### Task instructions
Extract from the material below the lines between the one containing "In this view, is" and the one containing "21.1 meters", inclusive, reproducing them verbatim.

### Information given
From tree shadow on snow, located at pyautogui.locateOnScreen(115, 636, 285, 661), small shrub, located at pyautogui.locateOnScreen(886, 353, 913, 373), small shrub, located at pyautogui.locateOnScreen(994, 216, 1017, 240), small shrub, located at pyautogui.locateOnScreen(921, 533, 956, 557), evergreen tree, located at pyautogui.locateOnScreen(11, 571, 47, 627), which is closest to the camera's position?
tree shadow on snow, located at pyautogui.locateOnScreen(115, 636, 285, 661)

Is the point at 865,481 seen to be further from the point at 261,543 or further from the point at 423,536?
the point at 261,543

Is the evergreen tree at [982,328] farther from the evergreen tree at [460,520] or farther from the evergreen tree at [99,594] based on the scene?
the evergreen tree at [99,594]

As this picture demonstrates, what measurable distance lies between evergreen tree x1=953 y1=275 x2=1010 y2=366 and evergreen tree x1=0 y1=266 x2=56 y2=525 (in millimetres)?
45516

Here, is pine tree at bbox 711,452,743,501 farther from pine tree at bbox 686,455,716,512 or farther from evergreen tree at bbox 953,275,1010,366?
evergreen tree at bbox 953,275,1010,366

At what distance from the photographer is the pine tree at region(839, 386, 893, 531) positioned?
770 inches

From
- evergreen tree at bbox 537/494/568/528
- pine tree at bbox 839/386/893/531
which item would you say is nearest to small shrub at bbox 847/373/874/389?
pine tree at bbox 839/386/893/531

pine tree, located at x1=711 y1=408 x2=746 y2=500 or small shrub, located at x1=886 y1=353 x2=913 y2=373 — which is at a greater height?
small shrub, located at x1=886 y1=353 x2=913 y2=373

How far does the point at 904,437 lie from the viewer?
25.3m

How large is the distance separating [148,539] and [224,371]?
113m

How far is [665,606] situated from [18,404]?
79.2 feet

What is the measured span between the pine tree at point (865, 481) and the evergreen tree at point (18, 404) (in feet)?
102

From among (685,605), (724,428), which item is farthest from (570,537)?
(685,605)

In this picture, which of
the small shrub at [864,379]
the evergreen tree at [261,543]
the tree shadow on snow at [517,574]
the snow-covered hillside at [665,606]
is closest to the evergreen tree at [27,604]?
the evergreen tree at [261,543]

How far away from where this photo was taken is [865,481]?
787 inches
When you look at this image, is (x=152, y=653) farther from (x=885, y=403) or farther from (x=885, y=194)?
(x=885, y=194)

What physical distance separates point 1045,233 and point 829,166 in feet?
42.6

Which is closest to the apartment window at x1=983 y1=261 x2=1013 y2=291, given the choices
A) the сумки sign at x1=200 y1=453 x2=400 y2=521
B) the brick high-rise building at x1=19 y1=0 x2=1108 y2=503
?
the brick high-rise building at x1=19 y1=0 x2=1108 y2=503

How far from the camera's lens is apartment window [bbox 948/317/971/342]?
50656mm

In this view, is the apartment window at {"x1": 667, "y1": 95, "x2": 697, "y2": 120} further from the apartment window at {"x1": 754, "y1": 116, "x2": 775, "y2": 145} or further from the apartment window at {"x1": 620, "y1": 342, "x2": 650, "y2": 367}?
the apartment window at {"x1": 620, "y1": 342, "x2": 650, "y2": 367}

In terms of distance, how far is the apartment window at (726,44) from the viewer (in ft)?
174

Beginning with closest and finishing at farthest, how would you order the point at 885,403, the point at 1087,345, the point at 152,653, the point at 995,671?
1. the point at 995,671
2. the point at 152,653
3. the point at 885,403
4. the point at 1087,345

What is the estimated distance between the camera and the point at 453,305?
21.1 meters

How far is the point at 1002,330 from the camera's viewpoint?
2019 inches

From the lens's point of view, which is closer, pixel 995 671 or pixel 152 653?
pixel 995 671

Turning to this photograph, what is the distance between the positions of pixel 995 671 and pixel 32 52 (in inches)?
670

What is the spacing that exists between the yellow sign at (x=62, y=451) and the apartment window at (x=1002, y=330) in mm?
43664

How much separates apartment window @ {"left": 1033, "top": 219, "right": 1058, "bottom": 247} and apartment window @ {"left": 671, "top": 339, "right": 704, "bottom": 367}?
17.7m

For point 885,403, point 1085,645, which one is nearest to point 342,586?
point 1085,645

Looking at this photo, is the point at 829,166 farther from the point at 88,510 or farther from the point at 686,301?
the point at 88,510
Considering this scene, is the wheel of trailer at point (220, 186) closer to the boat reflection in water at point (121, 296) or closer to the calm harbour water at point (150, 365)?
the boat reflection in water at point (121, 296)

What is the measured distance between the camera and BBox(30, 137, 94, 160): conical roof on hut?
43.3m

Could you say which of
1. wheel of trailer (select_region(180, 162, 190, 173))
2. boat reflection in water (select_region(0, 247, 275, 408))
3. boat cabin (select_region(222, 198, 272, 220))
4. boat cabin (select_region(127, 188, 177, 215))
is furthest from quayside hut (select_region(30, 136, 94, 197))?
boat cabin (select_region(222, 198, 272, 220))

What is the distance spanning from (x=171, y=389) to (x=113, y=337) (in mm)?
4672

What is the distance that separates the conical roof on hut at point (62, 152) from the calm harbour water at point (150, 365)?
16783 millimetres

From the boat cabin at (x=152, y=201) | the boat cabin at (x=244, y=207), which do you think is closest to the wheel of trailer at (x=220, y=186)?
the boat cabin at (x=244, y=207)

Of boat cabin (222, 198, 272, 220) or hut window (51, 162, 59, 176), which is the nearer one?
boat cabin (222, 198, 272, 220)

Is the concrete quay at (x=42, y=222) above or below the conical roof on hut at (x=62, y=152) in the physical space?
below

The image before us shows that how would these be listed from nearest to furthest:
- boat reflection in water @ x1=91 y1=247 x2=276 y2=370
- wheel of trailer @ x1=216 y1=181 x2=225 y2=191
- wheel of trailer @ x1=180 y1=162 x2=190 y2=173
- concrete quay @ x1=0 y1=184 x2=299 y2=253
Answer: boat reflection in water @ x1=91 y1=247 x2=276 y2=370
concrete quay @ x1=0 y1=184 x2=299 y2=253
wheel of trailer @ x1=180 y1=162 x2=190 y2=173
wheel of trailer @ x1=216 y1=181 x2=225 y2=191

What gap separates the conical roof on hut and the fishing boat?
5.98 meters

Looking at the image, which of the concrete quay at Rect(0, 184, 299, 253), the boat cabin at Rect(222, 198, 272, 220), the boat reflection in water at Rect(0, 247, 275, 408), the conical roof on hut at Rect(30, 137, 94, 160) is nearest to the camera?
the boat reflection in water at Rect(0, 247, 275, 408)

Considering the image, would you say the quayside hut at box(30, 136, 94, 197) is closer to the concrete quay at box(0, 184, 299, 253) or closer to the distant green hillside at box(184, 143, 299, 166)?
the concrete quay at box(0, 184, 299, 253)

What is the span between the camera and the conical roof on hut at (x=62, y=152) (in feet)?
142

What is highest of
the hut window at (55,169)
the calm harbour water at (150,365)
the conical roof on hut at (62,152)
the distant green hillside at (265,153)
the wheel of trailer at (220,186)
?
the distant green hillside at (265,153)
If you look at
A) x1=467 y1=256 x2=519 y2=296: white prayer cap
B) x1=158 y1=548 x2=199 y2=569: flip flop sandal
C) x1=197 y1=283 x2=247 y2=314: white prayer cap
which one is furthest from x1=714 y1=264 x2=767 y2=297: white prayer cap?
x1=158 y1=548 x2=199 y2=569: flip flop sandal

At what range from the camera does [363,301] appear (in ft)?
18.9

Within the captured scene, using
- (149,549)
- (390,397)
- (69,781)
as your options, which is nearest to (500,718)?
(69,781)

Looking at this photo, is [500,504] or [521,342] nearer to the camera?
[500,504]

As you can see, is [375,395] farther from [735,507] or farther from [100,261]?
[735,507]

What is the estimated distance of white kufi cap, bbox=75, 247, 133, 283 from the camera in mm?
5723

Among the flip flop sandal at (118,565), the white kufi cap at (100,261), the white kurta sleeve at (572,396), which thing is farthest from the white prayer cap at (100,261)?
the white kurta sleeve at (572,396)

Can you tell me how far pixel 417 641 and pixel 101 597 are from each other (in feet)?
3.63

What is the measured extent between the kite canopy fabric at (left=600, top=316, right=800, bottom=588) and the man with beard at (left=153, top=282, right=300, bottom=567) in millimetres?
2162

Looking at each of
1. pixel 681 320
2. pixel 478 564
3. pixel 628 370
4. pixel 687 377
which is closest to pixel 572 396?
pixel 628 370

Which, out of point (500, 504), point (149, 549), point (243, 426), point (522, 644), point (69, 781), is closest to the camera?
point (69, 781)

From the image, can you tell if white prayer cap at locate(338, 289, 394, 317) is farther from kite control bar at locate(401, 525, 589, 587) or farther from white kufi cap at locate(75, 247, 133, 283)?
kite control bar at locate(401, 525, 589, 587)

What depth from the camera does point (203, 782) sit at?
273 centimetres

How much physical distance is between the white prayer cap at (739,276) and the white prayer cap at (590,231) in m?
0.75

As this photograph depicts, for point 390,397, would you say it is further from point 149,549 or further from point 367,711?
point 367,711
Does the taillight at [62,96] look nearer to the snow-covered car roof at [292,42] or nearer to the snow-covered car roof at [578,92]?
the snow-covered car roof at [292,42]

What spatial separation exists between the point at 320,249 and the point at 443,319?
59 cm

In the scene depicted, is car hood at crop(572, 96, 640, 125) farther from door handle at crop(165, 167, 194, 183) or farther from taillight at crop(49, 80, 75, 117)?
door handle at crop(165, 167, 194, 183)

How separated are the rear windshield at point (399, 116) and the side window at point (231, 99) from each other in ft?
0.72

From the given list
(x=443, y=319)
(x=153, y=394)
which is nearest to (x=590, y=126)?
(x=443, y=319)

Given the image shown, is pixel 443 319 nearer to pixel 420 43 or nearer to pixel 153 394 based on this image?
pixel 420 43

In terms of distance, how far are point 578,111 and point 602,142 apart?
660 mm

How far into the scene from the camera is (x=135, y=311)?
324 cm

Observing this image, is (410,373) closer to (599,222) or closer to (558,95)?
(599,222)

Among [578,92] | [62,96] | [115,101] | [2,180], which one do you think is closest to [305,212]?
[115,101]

### Exercise result
In this view, is the apartment window at {"x1": 667, "y1": 95, "x2": 697, "y2": 120} further from the apartment window at {"x1": 754, "y1": 116, "x2": 775, "y2": 145} or further from the apartment window at {"x1": 620, "y1": 342, "x2": 650, "y2": 367}?
the apartment window at {"x1": 620, "y1": 342, "x2": 650, "y2": 367}

In terms of distance, how far is the apartment window at (726,44) from the viewer (in ft)?
174

Beginning with closest and finishing at farthest, how would you order the point at 885,403, the point at 1087,345, the point at 152,653, the point at 995,671?
1. the point at 995,671
2. the point at 152,653
3. the point at 885,403
4. the point at 1087,345

What is the estimated distance between the camera and the point at 453,305?
21.1 meters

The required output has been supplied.